Wielu publicystów, działaczy społecznych i polityków uważa, że konkluzje po szczycie Unii Europejskiej są niewiążące i znaczą mniej niż niekorzystne dla Polski rozporządzenie o mechanizmie „pieniądze za praworządność”. Głos w sprawie zabrał premier Mateusz Morawiecki, który odpowiedział swoim najgroźniejszym politycznie krytykom – Solidarnej Polsce Zbigniewa Ziobry. Jednocześnie opisując szerokość obozu Zjednoczonej Prawicy stwierdził, że są w nim reprezentowane różne opinie m.in. na temat obrony życia.

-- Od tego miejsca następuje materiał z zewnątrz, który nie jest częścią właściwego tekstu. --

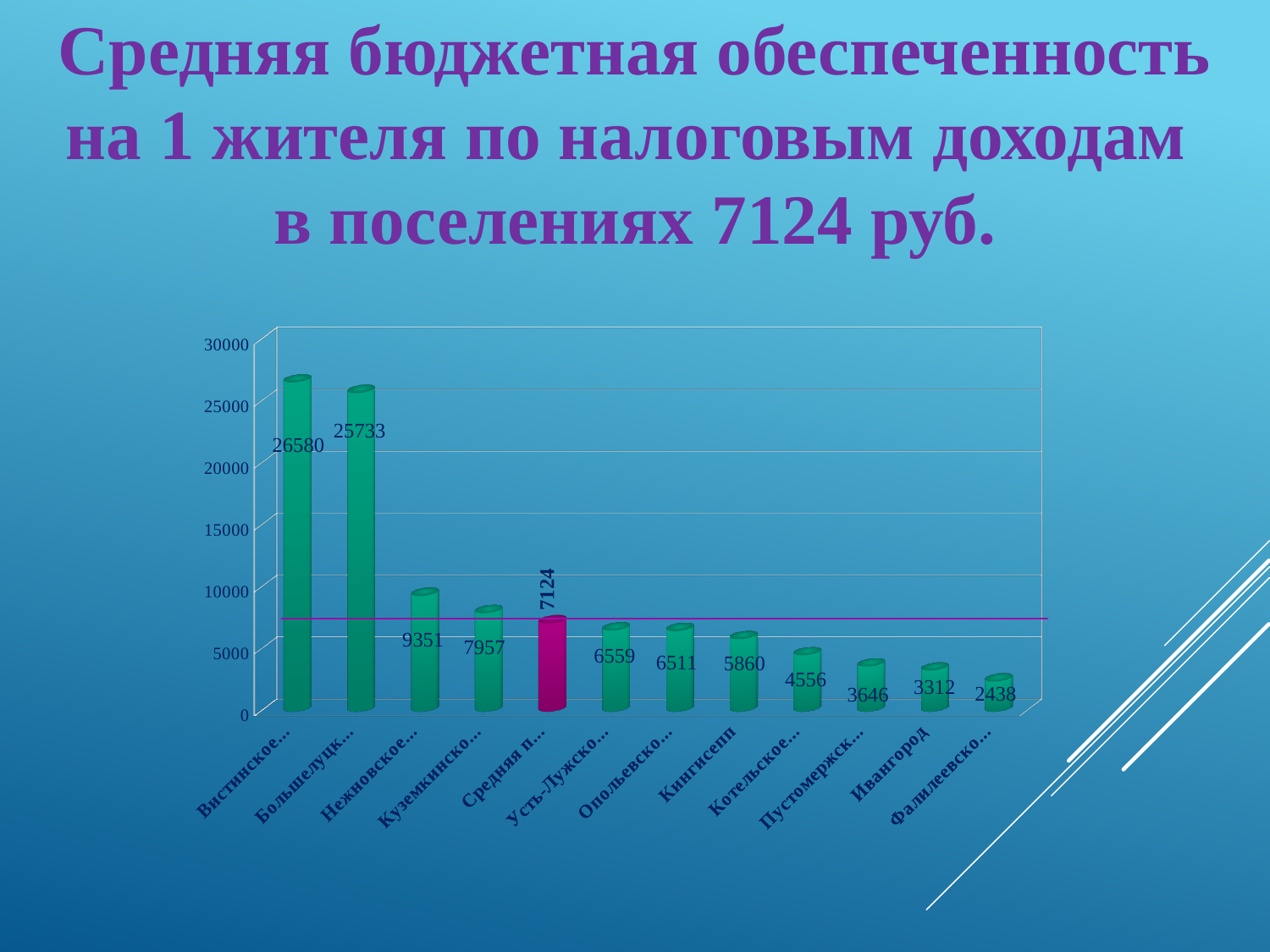
What value is labelled on the highlighted magenta bar (Средняя п...)? 7124 How many bars (categories) are shown in the chart? 12 Do the values rise or fall from left to right along the x axis? fall What kind of chart is shown on the slide? bar chart What is the difference between the values for Кингисепп and Ивангород? 2548 What is the value of the first (leftmost) bar, Вистинское? 26580 Which category has the highest value? Вистинское What is the value for Ивангород? 3312 Is the value for Кингисепп greater or less than 5000? greater Which category has the lowest value? Фалилеевско... (the last bar) Which is larger, the value for Кингисепп or the value for Ивангород? Кингисепп What is the value for Кингисепп? 5860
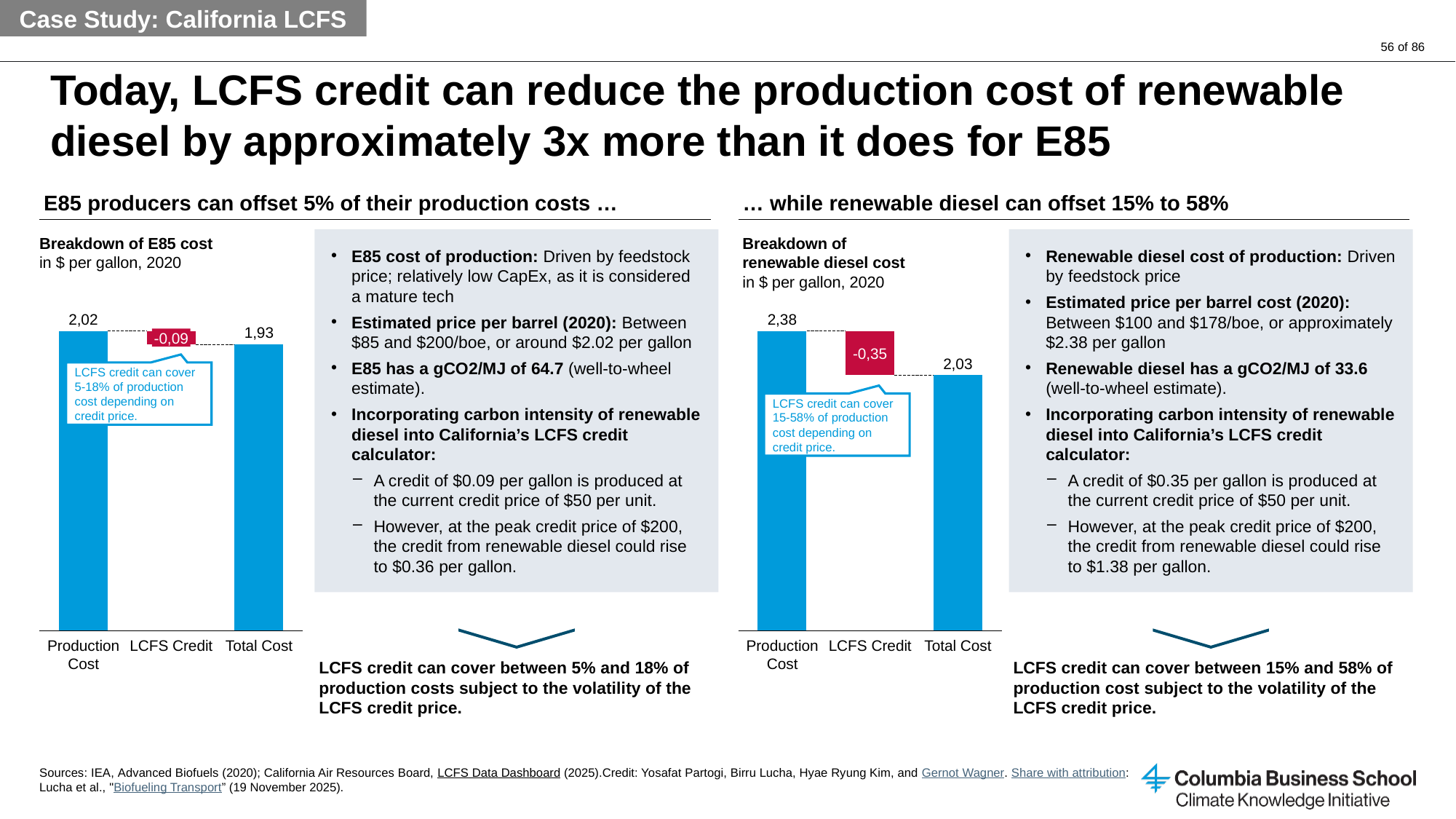
In the 'Breakdown of E85 cost' chart, what is the value for Production Cost? 2,02 What kind of chart is the 'Breakdown of renewable diesel cost' chart? Bar chart In the 'Breakdown of renewable diesel cost' chart, what is the value for Total Cost? 2,03 In the 'Breakdown of E85 cost' chart, what is the difference between Production Cost and Total Cost? 0,09 In the 'Breakdown of E85 cost' chart, what unit are the values expressed in, according to the subtitle? $ per gallon In the 'Breakdown of renewable diesel cost' chart, what is the difference between Production Cost and Total Cost? 0,35 In the 'Breakdown of E85 cost' chart, what is the value for Total Cost? 1,93 In the 'Breakdown of E85 cost' chart, what is the value for LCFS Credit? -0,09 Which chart has the higher Production Cost value, 'Breakdown of E85 cost' or 'Breakdown of renewable diesel cost'? Breakdown of renewable diesel cost How many categories are shown on the x axis of the 'Breakdown of E85 cost' chart? 3 In the 'Breakdown of renewable diesel cost' chart, what is the value for LCFS Credit? -0,35 In the 'Breakdown of renewable diesel cost' chart, what is the value for Production Cost? 2,38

– Odpowiem obrazowo – spotykają się przywódcy Europy i pracują razem niemal bez przerwy 2-3 dni. Przecież nie robią tego po to, by sobie pogawędzić i wypić wodę mineralną. Rezultaty tych spotkań są potem komentowane przez wszystkie światowe agencje. Twierdzenie, że konkluzje nie mają znaczenia jest niepoważne. Jest dokładnie odwrotnie, czego dowodem jest fakt, że jeszcze tego samego dnia, w którym zakończyło się spotkanie liderów państw, Komisja Europejska przyjęła konkluzje Rady jako wytyczne do swojego postępowania – stwierdził w rozmowie z Interią premier Morawiecki, który w imieniu Polski negocjował z Brukselą zarówno unijny budżet jak i zasady jego wypłacania. W poprzednich latach tego typu warunków koniecznych do spełnienia, by otrzymać pieniądze, nie było.
Wesprzyj nas już teraz!
Na pytanie redaktora naczelnego Interii Piotra Witwickiego o stabilność Zjednoczonej Prawicy z kontekście krytyki szefa rządu ze strony partii ministra Zbigniewa Ziobry zadeklarował chęć zabiegania o umacnianie i stabilizowanie większości parlamentarnej. Współpracować ma w tym dziele z liderem obozu politycznego.
– Zjednoczona Prawica jest – jak mawiał Ronald Reagan – obozem dużego namiotu. Jako taka formacja chcemy dalej funkcjonować. Jest rzeczą normalną, że w takim gronie znajdują się osoby i grupy, które inaczej podchodzą zarówno do tematów światopoglądowych, aborcji, jak i np. do funkcjonowania rynku. Podobnie jest z polityką zagraniczną: są u nas euroentuzjaści, ale i eurosceptycy. Szanuję jednych i drugich – stwierdził prezes Rady Ministrów.
Kto tworzy grupę przeciwników, a kto zwolenników aborcji? Oficjalnie nie wiadomo. Nieoficjalnie… można się domyślać.